What you should do: Write the data out again, exactly as given.

Source records:
▶

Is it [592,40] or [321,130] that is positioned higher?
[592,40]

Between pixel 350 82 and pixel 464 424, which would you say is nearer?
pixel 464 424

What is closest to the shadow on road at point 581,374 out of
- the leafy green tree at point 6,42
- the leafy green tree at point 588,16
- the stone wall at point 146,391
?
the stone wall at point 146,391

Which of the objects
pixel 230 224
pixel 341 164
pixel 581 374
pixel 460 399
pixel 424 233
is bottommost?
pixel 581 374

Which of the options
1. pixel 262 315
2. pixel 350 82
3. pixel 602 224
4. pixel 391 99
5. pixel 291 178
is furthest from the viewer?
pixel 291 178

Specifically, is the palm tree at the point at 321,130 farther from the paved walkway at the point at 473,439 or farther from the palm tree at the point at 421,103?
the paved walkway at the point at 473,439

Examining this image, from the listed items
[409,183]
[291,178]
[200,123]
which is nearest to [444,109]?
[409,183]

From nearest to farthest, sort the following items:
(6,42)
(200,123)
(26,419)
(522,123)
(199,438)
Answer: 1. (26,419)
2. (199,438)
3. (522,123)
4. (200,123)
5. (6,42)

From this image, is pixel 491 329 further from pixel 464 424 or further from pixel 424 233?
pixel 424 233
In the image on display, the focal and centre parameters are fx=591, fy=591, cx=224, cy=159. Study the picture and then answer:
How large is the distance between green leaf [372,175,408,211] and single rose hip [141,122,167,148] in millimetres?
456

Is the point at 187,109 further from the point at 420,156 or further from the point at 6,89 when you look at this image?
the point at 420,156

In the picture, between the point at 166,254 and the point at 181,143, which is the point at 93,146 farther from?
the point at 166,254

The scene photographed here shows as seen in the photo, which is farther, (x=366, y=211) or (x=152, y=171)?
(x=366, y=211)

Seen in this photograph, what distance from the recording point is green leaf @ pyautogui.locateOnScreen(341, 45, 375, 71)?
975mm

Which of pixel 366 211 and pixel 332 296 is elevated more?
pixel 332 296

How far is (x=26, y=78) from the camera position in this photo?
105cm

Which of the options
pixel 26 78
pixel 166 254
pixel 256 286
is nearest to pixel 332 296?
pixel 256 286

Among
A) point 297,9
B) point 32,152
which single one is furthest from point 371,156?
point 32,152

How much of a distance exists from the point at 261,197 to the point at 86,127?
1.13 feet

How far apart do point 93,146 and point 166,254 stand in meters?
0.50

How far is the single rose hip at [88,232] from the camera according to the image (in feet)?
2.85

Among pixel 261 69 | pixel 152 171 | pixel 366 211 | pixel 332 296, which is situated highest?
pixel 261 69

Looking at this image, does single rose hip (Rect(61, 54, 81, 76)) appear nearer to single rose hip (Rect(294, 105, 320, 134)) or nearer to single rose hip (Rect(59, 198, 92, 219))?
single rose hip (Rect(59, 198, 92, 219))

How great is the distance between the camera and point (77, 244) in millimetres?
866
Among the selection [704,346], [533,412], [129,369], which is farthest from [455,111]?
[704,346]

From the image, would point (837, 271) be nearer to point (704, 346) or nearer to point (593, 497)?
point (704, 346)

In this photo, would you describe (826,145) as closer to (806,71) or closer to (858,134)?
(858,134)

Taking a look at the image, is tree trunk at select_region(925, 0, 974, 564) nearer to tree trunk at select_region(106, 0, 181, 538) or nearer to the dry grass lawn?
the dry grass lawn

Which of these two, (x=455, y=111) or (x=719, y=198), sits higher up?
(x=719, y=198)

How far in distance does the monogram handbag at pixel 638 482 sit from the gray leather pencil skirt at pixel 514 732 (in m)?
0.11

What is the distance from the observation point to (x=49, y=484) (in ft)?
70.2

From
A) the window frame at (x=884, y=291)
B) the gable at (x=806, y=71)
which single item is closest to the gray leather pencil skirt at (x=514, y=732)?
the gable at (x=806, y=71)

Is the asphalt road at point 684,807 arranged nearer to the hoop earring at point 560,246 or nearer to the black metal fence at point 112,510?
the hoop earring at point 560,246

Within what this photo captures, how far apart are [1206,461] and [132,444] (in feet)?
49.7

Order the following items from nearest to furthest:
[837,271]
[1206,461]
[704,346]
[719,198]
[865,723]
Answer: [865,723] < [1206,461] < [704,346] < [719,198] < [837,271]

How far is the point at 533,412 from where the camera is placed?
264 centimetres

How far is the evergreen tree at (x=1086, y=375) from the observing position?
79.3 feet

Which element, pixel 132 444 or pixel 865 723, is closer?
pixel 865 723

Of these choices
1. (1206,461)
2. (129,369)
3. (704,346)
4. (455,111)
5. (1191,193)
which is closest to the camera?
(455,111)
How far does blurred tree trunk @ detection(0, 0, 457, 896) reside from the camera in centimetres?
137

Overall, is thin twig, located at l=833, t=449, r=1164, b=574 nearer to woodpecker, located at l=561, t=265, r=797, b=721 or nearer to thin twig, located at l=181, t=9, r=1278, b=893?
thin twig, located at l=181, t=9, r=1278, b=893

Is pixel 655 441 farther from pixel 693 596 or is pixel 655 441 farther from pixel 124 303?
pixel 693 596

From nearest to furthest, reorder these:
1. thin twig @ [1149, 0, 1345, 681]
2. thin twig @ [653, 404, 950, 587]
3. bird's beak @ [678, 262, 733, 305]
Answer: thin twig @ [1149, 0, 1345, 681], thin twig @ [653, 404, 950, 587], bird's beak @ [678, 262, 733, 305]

◀

Answer below:
Is it [592,40] or [321,130] that is positioned higher?
[592,40]

Between pixel 350 82 and pixel 464 424, which would you say is nearer?
pixel 464 424

What is closest to the shadow on road at point 581,374 out of
- the leafy green tree at point 6,42
- the leafy green tree at point 588,16
- the stone wall at point 146,391
?
the stone wall at point 146,391

Which of the objects
pixel 230 224
pixel 341 164
pixel 581 374
pixel 460 399
pixel 424 233
is bottommost?
pixel 581 374

Which of the options
1. pixel 262 315
2. pixel 350 82
3. pixel 602 224
4. pixel 391 99
5. pixel 291 178
is furthest from the viewer?
pixel 291 178

Specifically, is the palm tree at the point at 321,130 farther from the paved walkway at the point at 473,439 or farther from the palm tree at the point at 421,103?
the paved walkway at the point at 473,439

Examining this image, from the listed items
[409,183]
[291,178]
[200,123]
which is nearest to [444,109]?
[409,183]

From nearest to farthest, sort the following items:
(6,42)
(200,123)
(26,419)
(522,123)
(199,438)
Answer: 1. (26,419)
2. (199,438)
3. (522,123)
4. (200,123)
5. (6,42)

From this image, is pixel 491 329 further from pixel 464 424 or further from pixel 424 233?
pixel 424 233
In the image on display, the focal and centre parameters are fx=591, fy=591, cx=224, cy=159. Study the picture and then answer:
How large is the distance between green leaf [372,175,408,211] and single rose hip [141,122,167,148] in millimetres?
456

Is the point at 187,109 further from the point at 420,156 or further from the point at 6,89 when you look at this image?
the point at 420,156

In the picture, between the point at 166,254 and the point at 181,143, which is the point at 93,146 farther from?
the point at 166,254

The scene photographed here shows as seen in the photo, which is farther, (x=366, y=211) or (x=152, y=171)?
(x=366, y=211)

Seen in this photograph, what distance from the recording point is green leaf @ pyautogui.locateOnScreen(341, 45, 375, 71)?
975mm

Which of pixel 366 211 and pixel 332 296 is elevated more?
pixel 332 296

How far is (x=26, y=78) from the camera position in this photo?
105cm

Which of the options
pixel 26 78
pixel 166 254
pixel 256 286
is nearest to pixel 332 296?
pixel 256 286

Among
A) point 297,9
B) point 32,152
which single one is furthest from point 371,156?
point 32,152

How much of a distance exists from the point at 261,197 to the point at 86,127?
1.13 feet

How far apart do point 93,146 and point 166,254 stand in meters?
0.50

How far is the single rose hip at [88,232] from the camera according to the image (in feet)?
2.85

Among pixel 261 69 | pixel 152 171 | pixel 366 211 | pixel 332 296, which is situated highest?
pixel 261 69

Looking at this image, does single rose hip (Rect(61, 54, 81, 76)) appear nearer to single rose hip (Rect(294, 105, 320, 134)) or nearer to single rose hip (Rect(59, 198, 92, 219))?
single rose hip (Rect(59, 198, 92, 219))

How great is the distance between the camera and point (77, 244) in millimetres?
866
Among the selection [704,346], [533,412], [129,369], which is farthest from [455,111]?
[704,346]

From the image, would point (837, 271) be nearer to point (704, 346) or nearer to point (593, 497)?
point (704, 346)

In this photo, would you describe (826,145) as closer to (806,71) or closer to (858,134)?
(858,134)

Taking a look at the image, is tree trunk at select_region(925, 0, 974, 564) nearer to tree trunk at select_region(106, 0, 181, 538) or nearer to the dry grass lawn?
the dry grass lawn

Which of these two, (x=455, y=111) or (x=719, y=198), sits higher up?
(x=719, y=198)

How far in distance does the monogram handbag at pixel 638 482 sit from the gray leather pencil skirt at pixel 514 732 (in m)?
0.11

What is the distance from the observation point to (x=49, y=484) (in ft)?
70.2

From
A) the window frame at (x=884, y=291)
B) the gable at (x=806, y=71)
which single item is closest to the gray leather pencil skirt at (x=514, y=732)?
the gable at (x=806, y=71)

Is the asphalt road at point 684,807 arranged nearer to the hoop earring at point 560,246 or nearer to the black metal fence at point 112,510?
the hoop earring at point 560,246

Within what this photo captures, how far apart are [1206,461] and [132,444] (in feet)?
49.7

Order the following items from nearest to furthest:
[837,271]
[1206,461]
[704,346]
[719,198]
[865,723]
Answer: [865,723] < [1206,461] < [704,346] < [719,198] < [837,271]

How far is the point at 533,412 from where the camera is placed?
264 centimetres

How far is the evergreen tree at (x=1086, y=375) from the observing position?
79.3 feet

Which element, pixel 132 444 or pixel 865 723, is closer?
pixel 865 723

Of these choices
1. (1206,461)
2. (129,369)
3. (704,346)
4. (455,111)
5. (1191,193)
which is closest to the camera?
(455,111)
How far does blurred tree trunk @ detection(0, 0, 457, 896) reside from the camera in centimetres?
137

Overall, is thin twig, located at l=833, t=449, r=1164, b=574 nearer to woodpecker, located at l=561, t=265, r=797, b=721 or nearer to thin twig, located at l=181, t=9, r=1278, b=893?
thin twig, located at l=181, t=9, r=1278, b=893

Is pixel 655 441 farther from pixel 693 596 or is pixel 655 441 farther from pixel 124 303?
pixel 693 596

From nearest to furthest, reorder these:
1. thin twig @ [1149, 0, 1345, 681]
2. thin twig @ [653, 404, 950, 587]
3. bird's beak @ [678, 262, 733, 305]
Answer: thin twig @ [1149, 0, 1345, 681], thin twig @ [653, 404, 950, 587], bird's beak @ [678, 262, 733, 305]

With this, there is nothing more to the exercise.